Midnight News Update – Jan 31st 2018

The Dow Jones index cracked sharply as higher bond yields and the risk of falling healthcare margins led to an across the board sell-off in Dow stocks. Amazon and Berkshire announced a partnership to foray into the healthcare business to bring down healthcare costs sharply in the US. Considering their market value and their deep pockets, they are likely to create a formidable force in the market and healthcare companies could see a squeeze in margins. However, markets are worried that the sharp rise in bond yields may make equity less compared to debt for asset allocators.

In a let up for insurance players, SBI Life announced a 21% growth in net profits at Rs.230 crore for the quarter ended December 2017. New business in the quarter grew by 42% to Rs.2316 crore. Even the premium collections were up by 38% for the quarter. There was also a healthy growth in the renewal premiums at SBI Life. It may be recollected that SBI had listed on the bourses in October last year and is one of the few life insurers listed on the bourses. The AUM of SBI Life has also grown by 23% to Rs.112,000 crore. SBI Life is one of the more profitable private sector insurers in India.

NTPC has listed its $6 billion Medium Term notes (MTN) instrument at the India International Exchange. This listing will allow NTPC to raise funds at lower cost from international investors and also allow the foreign investors to participate in quality paper in the Indian market. The INX is located at the much touted GIFT City in Gujarat. The purpose of the INX was to enable corporates to raise capital at a low cost in a transparent and cost effective manner. This facility is available to Indian issuers looking at a global audience and also to global investors looking for a stake in the India story.

● WHAT IS ASKED: List every percentage growth figure that the news update gives for SBI Life, and say what each one measures.

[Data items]
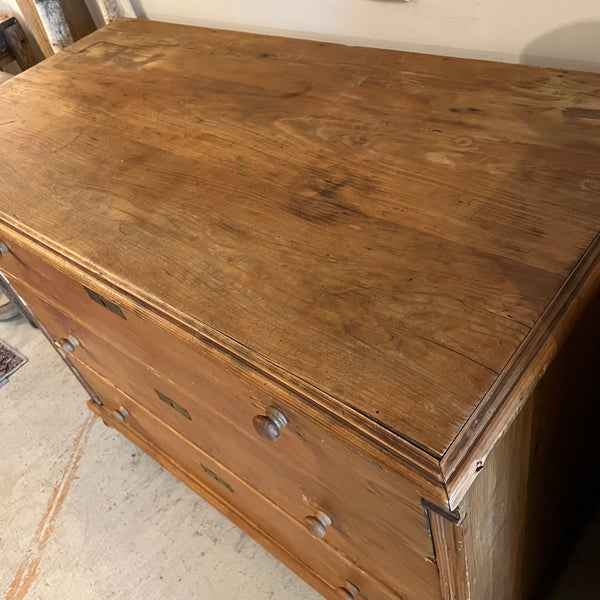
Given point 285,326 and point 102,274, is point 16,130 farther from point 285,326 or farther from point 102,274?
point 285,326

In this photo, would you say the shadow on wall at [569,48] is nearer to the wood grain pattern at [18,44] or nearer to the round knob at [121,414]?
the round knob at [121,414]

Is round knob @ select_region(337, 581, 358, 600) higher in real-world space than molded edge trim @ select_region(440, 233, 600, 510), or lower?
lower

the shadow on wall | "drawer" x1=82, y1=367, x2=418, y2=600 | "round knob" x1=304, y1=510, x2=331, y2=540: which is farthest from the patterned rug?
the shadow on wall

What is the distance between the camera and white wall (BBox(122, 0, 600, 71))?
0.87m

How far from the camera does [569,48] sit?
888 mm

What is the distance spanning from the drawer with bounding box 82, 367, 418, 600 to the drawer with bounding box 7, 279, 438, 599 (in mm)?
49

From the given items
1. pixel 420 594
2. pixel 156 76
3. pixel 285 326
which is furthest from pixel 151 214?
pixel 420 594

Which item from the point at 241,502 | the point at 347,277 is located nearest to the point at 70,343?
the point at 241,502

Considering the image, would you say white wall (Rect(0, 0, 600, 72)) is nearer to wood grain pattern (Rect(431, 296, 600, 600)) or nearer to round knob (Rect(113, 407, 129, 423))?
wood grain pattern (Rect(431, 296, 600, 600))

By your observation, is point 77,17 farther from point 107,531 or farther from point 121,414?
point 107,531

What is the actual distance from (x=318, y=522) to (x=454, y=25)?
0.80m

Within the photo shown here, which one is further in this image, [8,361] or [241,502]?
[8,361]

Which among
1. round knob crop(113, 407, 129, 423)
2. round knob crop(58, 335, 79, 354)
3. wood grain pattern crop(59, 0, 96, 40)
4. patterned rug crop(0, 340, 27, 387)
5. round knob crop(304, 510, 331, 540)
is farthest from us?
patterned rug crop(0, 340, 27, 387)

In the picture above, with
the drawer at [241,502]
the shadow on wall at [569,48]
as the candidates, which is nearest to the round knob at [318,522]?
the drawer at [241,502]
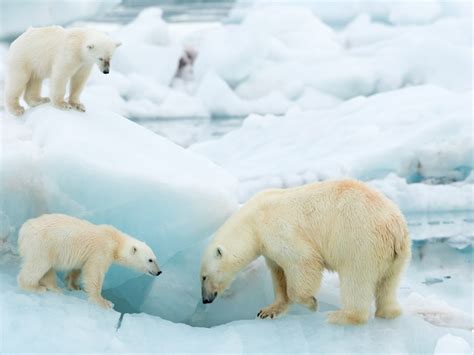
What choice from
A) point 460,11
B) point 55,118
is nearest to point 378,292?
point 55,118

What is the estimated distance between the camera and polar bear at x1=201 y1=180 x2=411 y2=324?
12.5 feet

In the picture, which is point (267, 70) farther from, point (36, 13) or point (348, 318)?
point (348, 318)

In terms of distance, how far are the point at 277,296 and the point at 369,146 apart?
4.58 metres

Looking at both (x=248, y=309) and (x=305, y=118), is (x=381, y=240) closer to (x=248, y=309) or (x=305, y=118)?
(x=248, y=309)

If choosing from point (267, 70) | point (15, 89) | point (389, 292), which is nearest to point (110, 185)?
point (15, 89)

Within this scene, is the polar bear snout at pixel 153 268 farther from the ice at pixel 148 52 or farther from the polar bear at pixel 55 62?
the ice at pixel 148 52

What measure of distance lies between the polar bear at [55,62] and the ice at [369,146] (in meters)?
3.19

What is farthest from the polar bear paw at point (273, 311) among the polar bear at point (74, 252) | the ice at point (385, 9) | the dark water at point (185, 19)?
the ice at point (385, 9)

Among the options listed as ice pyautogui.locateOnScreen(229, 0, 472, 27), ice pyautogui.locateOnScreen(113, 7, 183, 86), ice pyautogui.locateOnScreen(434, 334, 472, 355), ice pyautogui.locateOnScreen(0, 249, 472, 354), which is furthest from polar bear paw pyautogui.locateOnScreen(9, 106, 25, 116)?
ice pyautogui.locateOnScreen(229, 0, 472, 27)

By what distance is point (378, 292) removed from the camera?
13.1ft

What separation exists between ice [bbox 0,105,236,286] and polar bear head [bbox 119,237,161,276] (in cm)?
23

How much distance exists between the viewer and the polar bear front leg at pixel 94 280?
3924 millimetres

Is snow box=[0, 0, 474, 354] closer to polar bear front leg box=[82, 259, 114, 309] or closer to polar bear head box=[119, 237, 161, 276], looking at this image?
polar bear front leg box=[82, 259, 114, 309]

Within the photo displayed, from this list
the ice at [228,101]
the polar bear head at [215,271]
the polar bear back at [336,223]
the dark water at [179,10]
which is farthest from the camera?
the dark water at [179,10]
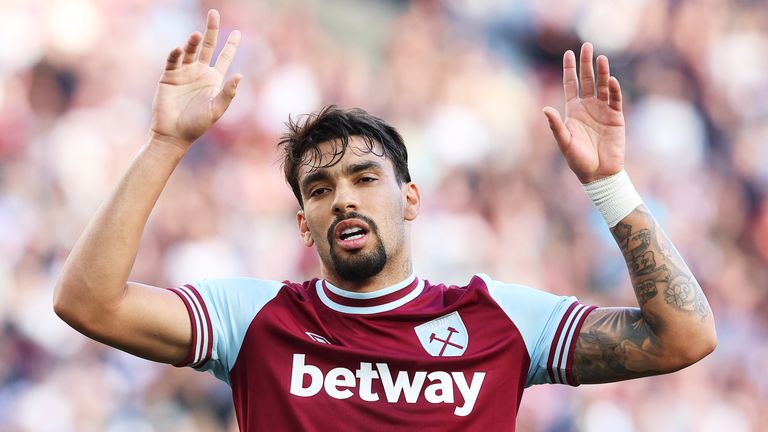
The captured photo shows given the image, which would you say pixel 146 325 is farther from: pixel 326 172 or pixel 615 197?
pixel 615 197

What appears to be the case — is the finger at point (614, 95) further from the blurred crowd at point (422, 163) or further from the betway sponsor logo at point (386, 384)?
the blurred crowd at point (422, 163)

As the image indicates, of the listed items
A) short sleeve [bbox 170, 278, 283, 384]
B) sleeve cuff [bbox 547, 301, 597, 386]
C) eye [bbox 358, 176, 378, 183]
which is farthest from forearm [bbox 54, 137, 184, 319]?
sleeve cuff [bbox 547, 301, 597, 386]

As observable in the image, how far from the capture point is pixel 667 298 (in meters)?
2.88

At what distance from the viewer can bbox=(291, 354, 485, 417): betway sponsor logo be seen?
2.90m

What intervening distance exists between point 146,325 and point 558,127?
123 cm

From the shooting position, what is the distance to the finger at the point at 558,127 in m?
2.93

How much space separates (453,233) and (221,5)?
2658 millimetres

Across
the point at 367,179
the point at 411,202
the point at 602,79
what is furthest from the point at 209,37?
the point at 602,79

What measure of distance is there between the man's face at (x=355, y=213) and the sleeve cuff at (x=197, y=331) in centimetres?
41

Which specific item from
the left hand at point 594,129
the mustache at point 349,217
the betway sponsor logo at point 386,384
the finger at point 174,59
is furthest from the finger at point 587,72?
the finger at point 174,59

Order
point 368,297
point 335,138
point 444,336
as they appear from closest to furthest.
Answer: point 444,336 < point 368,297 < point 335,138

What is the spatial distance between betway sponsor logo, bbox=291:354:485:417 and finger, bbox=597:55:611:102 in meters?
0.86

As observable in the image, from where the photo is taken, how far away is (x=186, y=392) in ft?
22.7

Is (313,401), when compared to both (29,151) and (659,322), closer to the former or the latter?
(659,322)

● TASK ANSWER:
- 21%: net profits for the quarter ended December 2017
- 42%: new business in the quarter
- 38%: premium collections for the quarter
- 23%: AUM